Each ScrubCam session folder is timestamped to the creation time of the session (ie. when the ScrubCam connects to ScrubDash). This will be denoted as session_timestamp. It does not timestamp the folder to the time of the first image received. Every user session includes these three files:

  1. [session_timestamp]_imagelog.csv: a csv that records five metadata for each image received.
    1. path: the absolute path to the saved image
    2. labels: a list containing all the unique classes observed in the image in descending confidence order.
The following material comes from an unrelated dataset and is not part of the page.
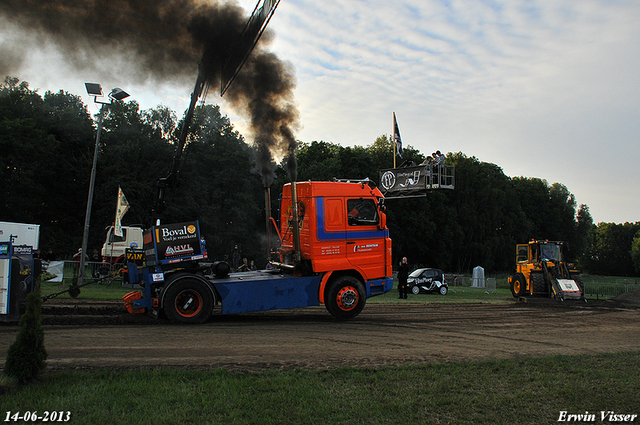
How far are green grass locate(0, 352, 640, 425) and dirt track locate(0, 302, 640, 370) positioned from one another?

    3. lboxes: the absolute path to the csv that lists the lbox coordinates for each object observed in the image.
    4. timestamp: the unix timestamp representing the time the image was received by the asyncio server. This is used to create figures to analyze image data.
    5. datetime: a datetime representation of the unix timestamp with the representation %Y-%m-%dT%Hh%Mm%Ss.%f (eg. 2021-07-30 14:24:18). This is used to create figures to analyze image data.
  2. [session_timestamp]_summary.yaml: a yaml that records metadata for the user session. It copies everything listed in the config file and also includes:
    1. HOSTNAME: the name of the ScrubCam device.
    2. USER_SESSION: the absoluste path to the session folder.
    3. IMAGE_LOG: the absoluste path to the image log csv.
    4. FILTER_CLASSES: the list of classes the ScrubCam takes images of.
    5. HEARTBEAT_PATH: the absolute path to the heartbeat yaml.
  3. [session_timestamp]_heartbeat.yaml: a yaml that records the time of the most recent message received from the ScrubCam.